Roche's star eye drug Vabysmo crosses blockbuster threshold as rival stalls at FDA

To Roche’s pharma chief Teresa Graham, no word better describes the company’s eye drug Vabysmo right now than “momentum.”

Approved by the FDA in January 2022, Vabysmo already crossed the one-billion-dollar sales mark, having brought in 957 million Swiss francs ($1.1 billion) in the first six months of 2023.

“We have significant momentum with this drug, and it is rapidly establishing itself as the standard of care,” Graham said of Vabysmo during a press briefing Thursday.

As Vabysmo makes inroads in age-related macular degeneration (AMD) and diabetic macular edema (DME), its rival, Regeneron’s market-leading Eylea, suffered a high-dose rejection at the FDA over manufacturing problems. The two therapies aim to reduce patients’ dosing frequency.

The high-dose Eylea delay gives Roche “the opportunity to continue to make sure that as many retinal specialists as possible are getting experienced with Vabysmo,” Graham said during a separate call with investors. Some patients may be waiting for high-dose Eylea, but that’s not a major trend, she said.

These days, most of Vabysmo’s sales are coming from patients who switched from Eylea. But about a third of Vabysmo takers had never been treated before, a significant increase from the first quarter, Graham said. 

Despite the general positive note, one analyst during Roche’s investor call pointed out that Vabysmo’s quarter-over-quarter sales gain has actually slowed a little. Graham attributed the sales movement to “funky” buying patterns, suggesting that such quarterly fluctuations are not abnormal for a drug that relies on contracting.

To add to Vabysmo’s growth momentum, Roche recently filed the drug for what would become its third indication, retinal vein occlusion. The FDA is slated to decide on that use by December 22, according to Graham.

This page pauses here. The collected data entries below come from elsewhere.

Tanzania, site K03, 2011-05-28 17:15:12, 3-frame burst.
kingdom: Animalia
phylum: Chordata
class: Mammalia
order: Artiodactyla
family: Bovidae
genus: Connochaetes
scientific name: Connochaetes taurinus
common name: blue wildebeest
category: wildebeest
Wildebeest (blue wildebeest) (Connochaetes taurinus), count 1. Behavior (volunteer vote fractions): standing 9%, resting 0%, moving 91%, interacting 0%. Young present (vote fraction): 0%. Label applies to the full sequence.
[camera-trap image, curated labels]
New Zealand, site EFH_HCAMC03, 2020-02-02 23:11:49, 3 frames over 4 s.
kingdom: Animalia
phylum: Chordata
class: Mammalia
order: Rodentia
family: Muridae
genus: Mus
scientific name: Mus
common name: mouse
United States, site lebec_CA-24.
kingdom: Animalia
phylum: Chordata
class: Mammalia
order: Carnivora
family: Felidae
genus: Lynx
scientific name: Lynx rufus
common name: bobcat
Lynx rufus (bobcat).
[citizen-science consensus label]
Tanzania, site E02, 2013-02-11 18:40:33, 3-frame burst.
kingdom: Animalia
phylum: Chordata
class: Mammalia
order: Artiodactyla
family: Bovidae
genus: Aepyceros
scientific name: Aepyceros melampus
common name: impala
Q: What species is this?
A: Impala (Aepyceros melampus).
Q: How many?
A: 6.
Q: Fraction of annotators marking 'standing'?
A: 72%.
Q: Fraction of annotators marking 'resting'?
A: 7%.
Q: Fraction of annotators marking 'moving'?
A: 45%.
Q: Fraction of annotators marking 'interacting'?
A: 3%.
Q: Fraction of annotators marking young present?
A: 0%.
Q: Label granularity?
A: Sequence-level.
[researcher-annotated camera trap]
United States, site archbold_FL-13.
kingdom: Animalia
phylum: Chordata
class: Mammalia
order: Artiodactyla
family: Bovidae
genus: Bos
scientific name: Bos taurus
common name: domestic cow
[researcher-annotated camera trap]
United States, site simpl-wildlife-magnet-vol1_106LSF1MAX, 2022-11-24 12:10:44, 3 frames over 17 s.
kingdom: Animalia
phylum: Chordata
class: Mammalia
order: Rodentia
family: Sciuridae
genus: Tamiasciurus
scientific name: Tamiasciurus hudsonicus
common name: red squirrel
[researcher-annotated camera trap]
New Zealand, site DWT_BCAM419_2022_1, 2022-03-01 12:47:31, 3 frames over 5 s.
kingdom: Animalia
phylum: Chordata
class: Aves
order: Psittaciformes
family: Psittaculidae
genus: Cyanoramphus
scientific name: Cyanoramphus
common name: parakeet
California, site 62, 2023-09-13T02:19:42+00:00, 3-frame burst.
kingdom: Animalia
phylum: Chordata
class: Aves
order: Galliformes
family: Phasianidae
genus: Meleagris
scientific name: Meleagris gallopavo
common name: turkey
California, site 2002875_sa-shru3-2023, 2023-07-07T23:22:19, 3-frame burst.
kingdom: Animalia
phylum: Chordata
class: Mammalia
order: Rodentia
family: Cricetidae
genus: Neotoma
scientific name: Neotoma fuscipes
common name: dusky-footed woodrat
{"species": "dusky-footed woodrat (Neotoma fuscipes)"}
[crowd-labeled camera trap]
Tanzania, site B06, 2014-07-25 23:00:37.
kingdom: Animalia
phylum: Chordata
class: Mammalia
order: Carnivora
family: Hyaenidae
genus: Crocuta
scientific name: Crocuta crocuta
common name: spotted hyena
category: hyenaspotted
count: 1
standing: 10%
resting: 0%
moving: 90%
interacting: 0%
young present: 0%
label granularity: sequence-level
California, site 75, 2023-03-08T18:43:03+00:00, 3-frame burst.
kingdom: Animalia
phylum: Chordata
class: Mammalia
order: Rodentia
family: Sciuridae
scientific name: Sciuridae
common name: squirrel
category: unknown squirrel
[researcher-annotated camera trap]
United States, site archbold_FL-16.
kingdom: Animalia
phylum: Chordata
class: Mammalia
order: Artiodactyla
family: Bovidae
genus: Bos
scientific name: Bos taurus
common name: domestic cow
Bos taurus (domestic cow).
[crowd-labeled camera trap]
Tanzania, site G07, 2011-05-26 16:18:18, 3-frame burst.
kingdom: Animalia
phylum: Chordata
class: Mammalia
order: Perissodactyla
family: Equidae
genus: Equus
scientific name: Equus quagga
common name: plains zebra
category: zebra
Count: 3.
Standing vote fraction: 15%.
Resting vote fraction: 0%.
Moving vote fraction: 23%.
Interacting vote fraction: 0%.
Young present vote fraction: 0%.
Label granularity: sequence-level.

While Vabysmo is now Roche’s top growth driver, another med in the company’s portfolio is gaining steam with its own blockbuster ambitions. Sales for antibody-drug conjugate Polivy soared 129% in the second quarter, compared with the same period last year, thanks mainly to the FDA’s April approval in first-line diffuse large B-cell lymphoma.

Polivy is now “the easy choice” for treating first-line DLBCL “because it’s their best chance for a cure,” Graham said.

Roche has also heard from the FDA and doctors about a desire to have Polivy as an option in new clinical trials being initiated in newly diagnosed DLBCL.

"That’s a really great indication that people do see this as the next standard of care," Graham said.

Graham’s predecessor, currently Bayer CEO Bill Anderson, had previously put Polivy’s peak sales potential in front-line DLBCL at $2 billion. During Thursday’s earnings call, Graham confirmed that sales target and suggested the drug may eventually generate even more.

Polivy and Vabysmo are part of a group of 20 new medicines Roche has launched since the end of 2015, which now comprise half of its entire pharma sales haul.

For the second quarter, Roche’s pharma division delivered 11 billion Swiss francs of sales, slightly down from 11.7 billion Swiss francs in the first quarter. In two headwinds for the company, Actemra posted no more COVID-related sales this quarter, while COVID antibody Ronapreve sales came to an end earlier this year.